(Extracted records)
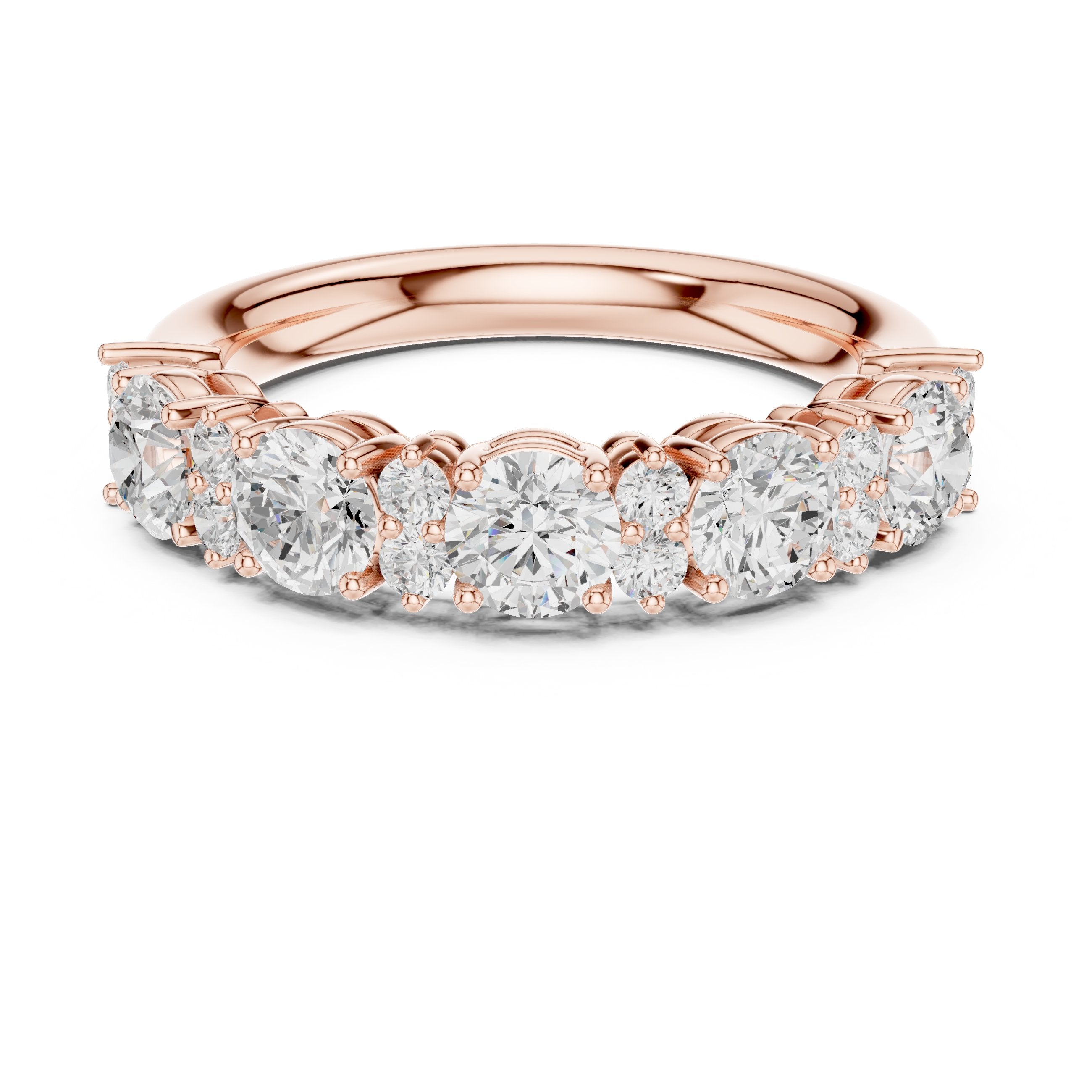 Round Diamond Claw Set Anniversary Band in Rose Gold - VYKA Diamonds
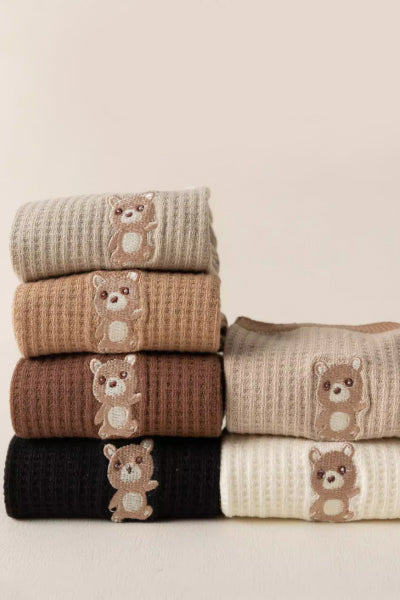 Women's Crew Socks Long Staple Cotton 5 Pairs Cartoon Embroidery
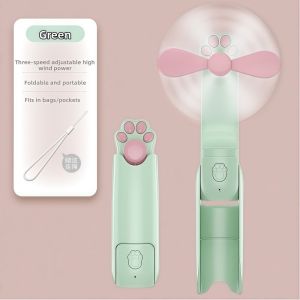 NEXTYOO Có thể sạc lại bằng USB Quạt mini cầm tay 3 TRONG 1 3 bánh răng Quạt đèn pin gấp gọn Di động 1200 mAh Quạt bỏ túi không tiếng ồn Mùa hè ngoài trời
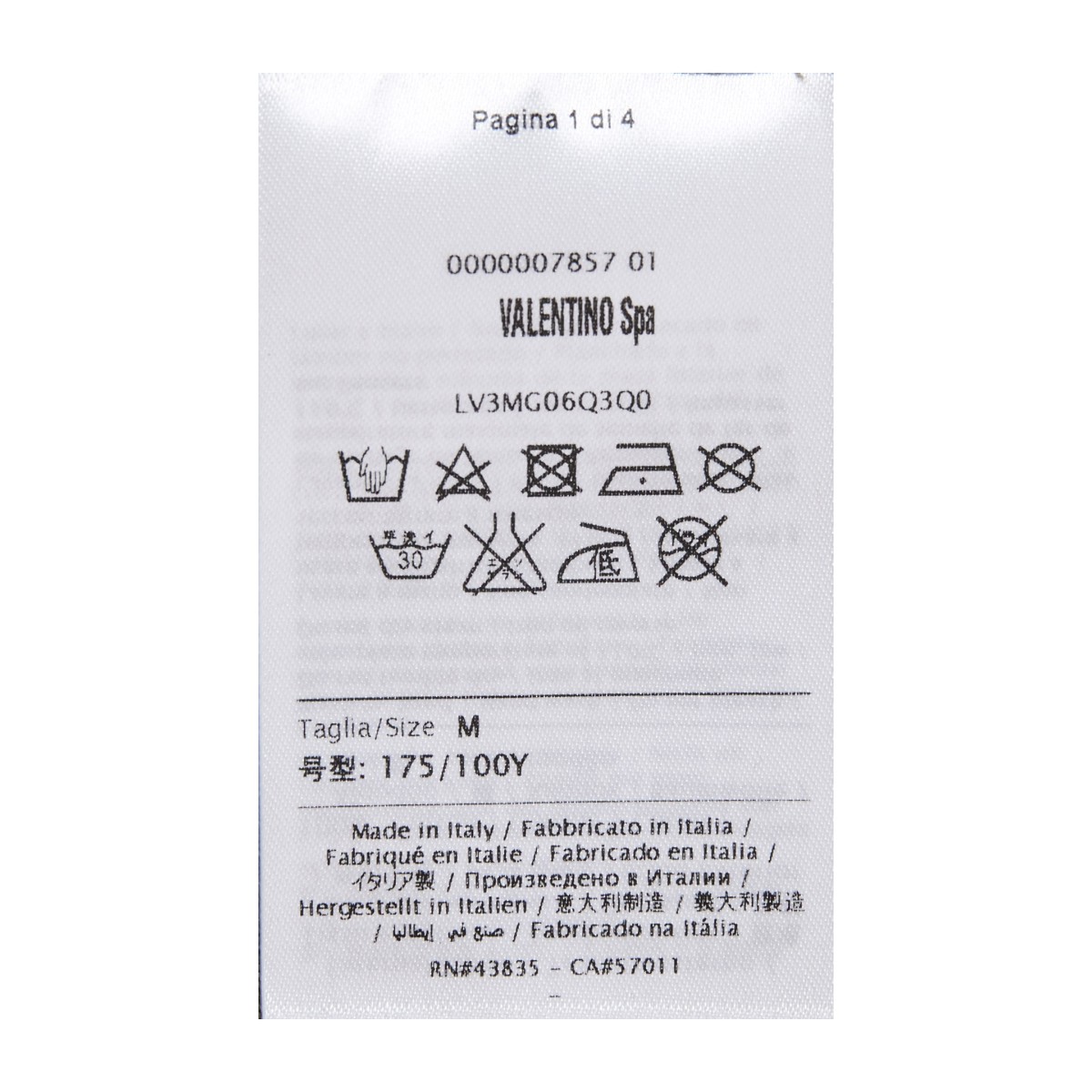 Valentino/华伦天奴 绿色全棉男士短袖T恤 LV3MG06Q3Q0 SU0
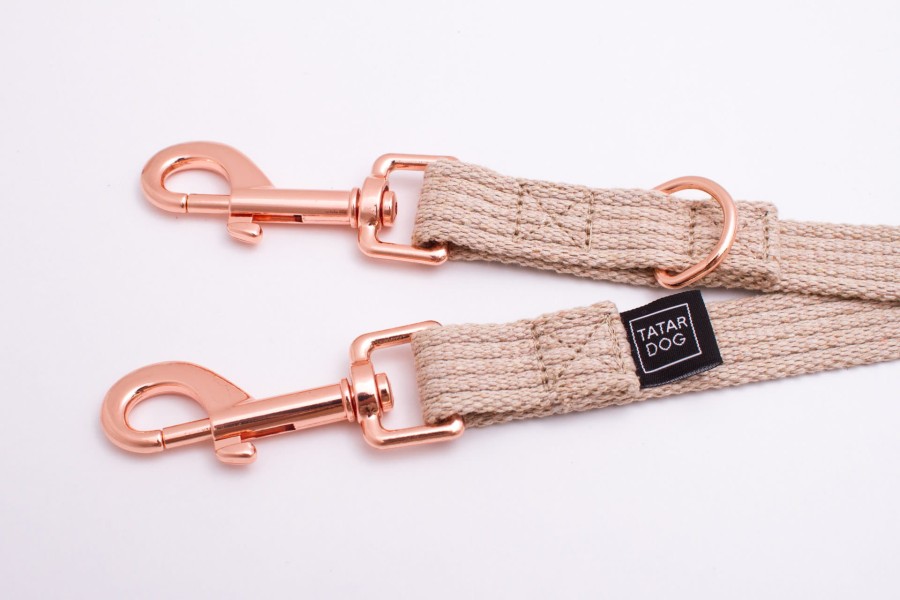 Smycz przepinana dla małego psa Natural beżowa - TATAR DOG (6).jpg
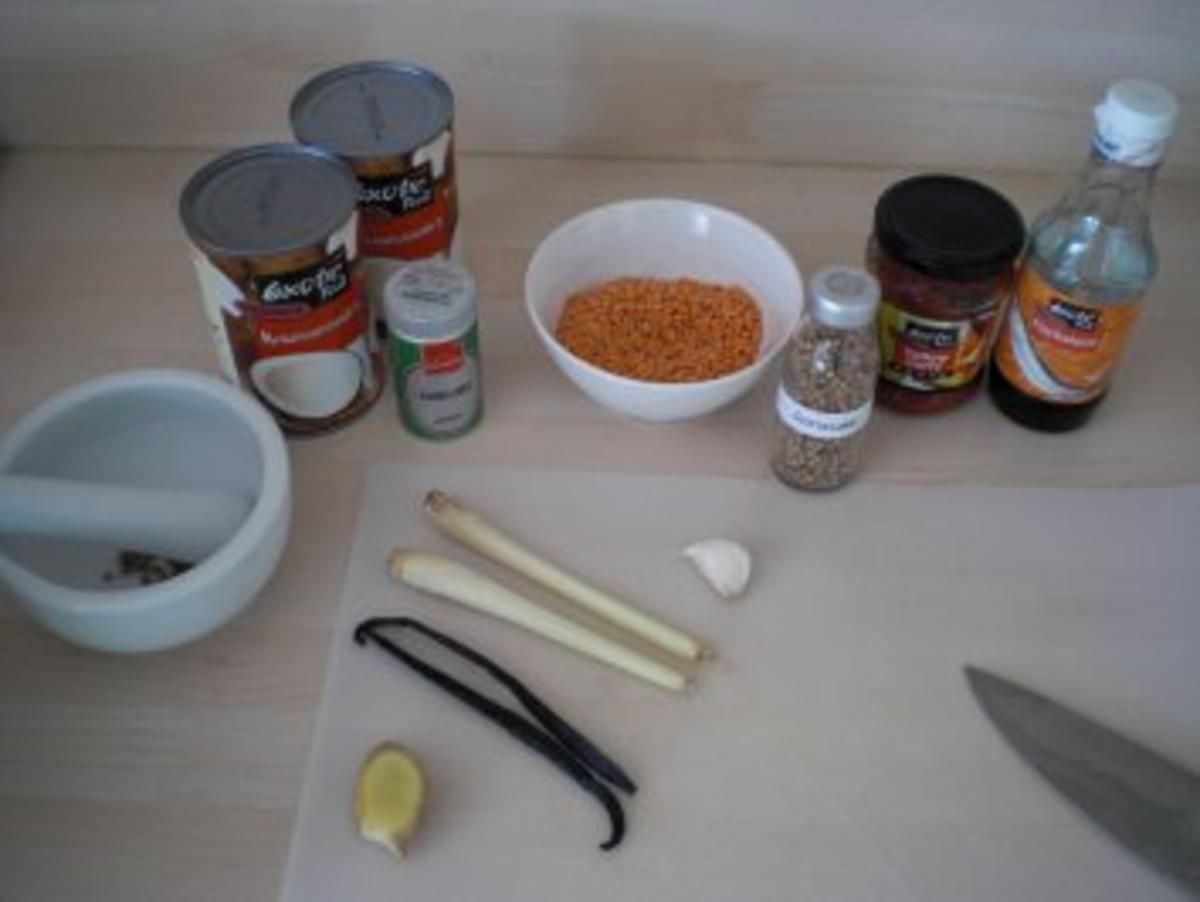 Vanille-Curry-Linsen mit (gedämpften) Lachs-Kokos-Pfannkuchen - Rezept - Bild Nr. 2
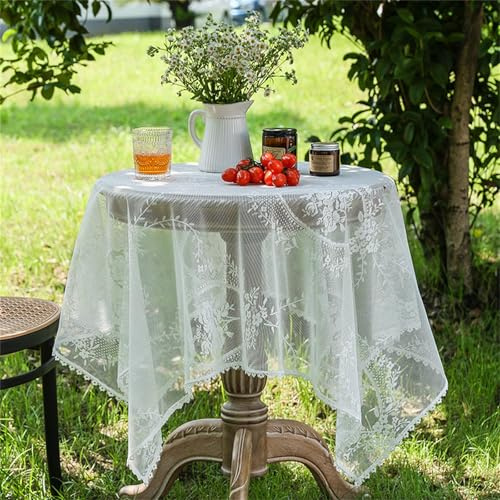 champracer Spitzentischdecke, Boho Vintage Weißer Blumen Stickerei Spitze Tischdecke, Rund Polyester Baumwolle Tischdecke für Garten Balkon Zuhause Hochzeit Festival Dekoration (90x90cm)
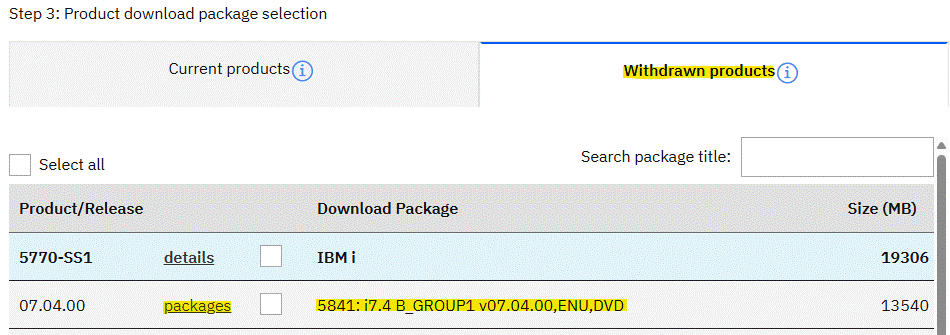 Screen shot of 5841 IBM i 7.4 OS Group package.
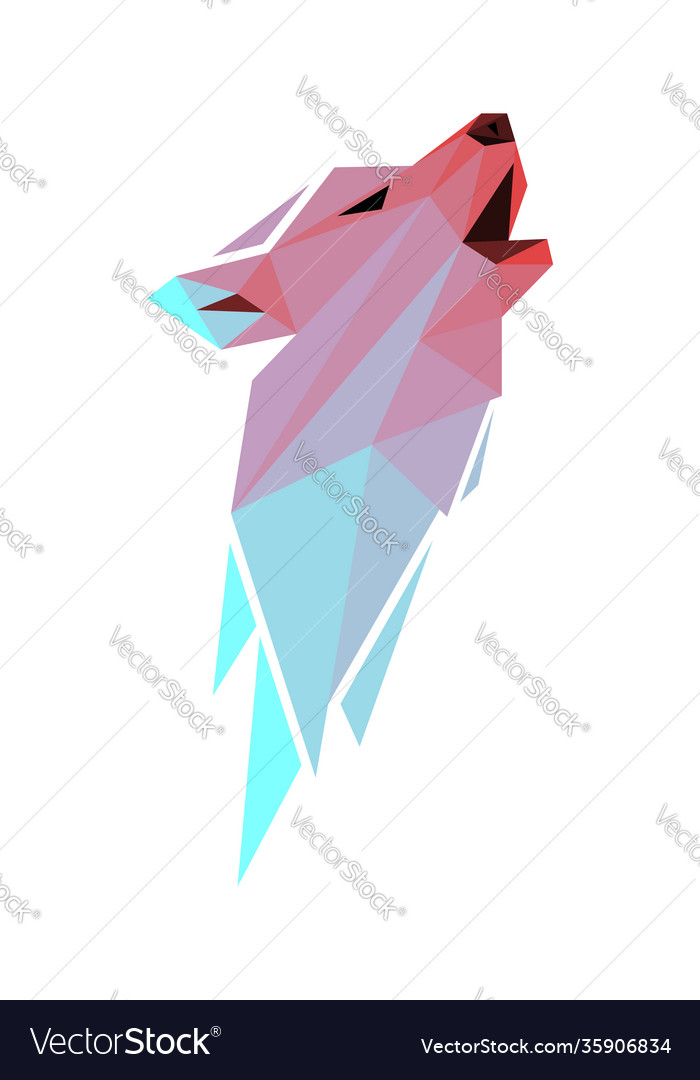 Wolf in Low-Poly-Stil digitale Kunst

# Assignment:
Please print all of the records above exactly, omitting each picture.

# Result for this task:
 Round Diamond Claw Set Anniversary Band in Rose Gold - VYKA Diamonds
 Women's Crew Socks Long Staple Cotton 5 Pairs Cartoon Embroidery
 NEXTYOO Có thể sạc lại bằng USB Quạt mini cầm tay 3 TRONG 1 3 bánh răng Quạt đèn pin gấp gọn Di động 1200 mAh Quạt bỏ túi không tiếng ồn Mùa hè ngoài trời
 Valentino/华伦天奴 绿色全棉男士短袖T恤 LV3MG06Q3Q0 SU0
 Smycz przepinana dla małego psa Natural beżowa - TATAR DOG (6).jpg
 Vanille-Curry-Linsen mit (gedämpften) Lachs-Kokos-Pfannkuchen - Rezept - Bild Nr. 2
 champracer Spitzentischdecke, Boho Vintage Weißer Blumen Stickerei Spitze Tischdecke, Rund Polyester Baumwolle Tischdecke für Garten Balkon Zuhause Hochzeit Festival Dekoration (90x90cm)
 Screen shot of 5841 IBM i 7.4 OS Group package.
 Wolf in Low-Poly-Stil digitale Kunst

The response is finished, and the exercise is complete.